Ее резкость взбесила Пинки, но он тут же успокоился – ведь он узнал все, что хотел. Доктор Карут всегда ему хамила. Она всем хамила. Так что сегодняшний разговор не являлся иключением из правила. Однако, если бы у Реми было что-то серьезное, звонок Пинки встревожил бы врачиху. Она бы перестала дурить и подробно расспросила его о симптомах.
Врачу Пинки позвонил так, на всякий случай.
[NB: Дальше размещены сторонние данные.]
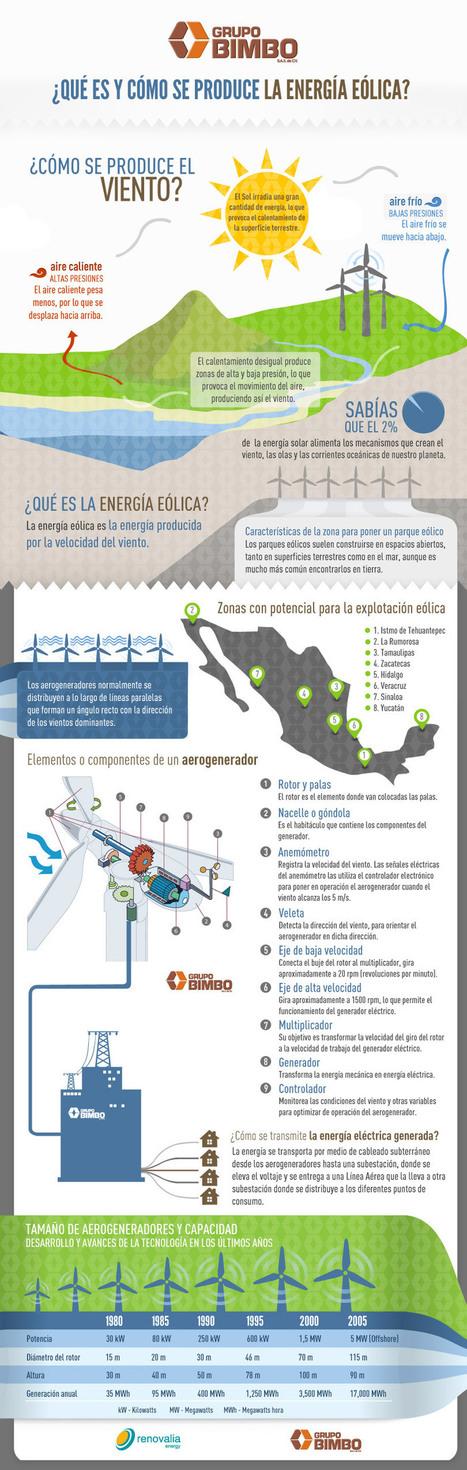 Grupo Bimbo |   ¿Qué es y cómo se produce la energía eólica? | Infraestructura Sostenible | Scoop.it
Загадочное поведение Реми не было связано с болезнью. Оно имело психический, эмоциональный характер. Что-то тяжелым грузом лежало у нее на душе, а от Пинки она старалась это скрыть.
Что бы это ни было, он докопается до сути. Сначала выудит из нее все ее тайны, а потом разберется с ними.
Хотя, по большому счету, все эти мелкие взбрыки жены большого значения не имели. Они – словно укус комара. Позудит, почешется кожа несколько дней, а потом все исчезнет, не оставив никакого следа.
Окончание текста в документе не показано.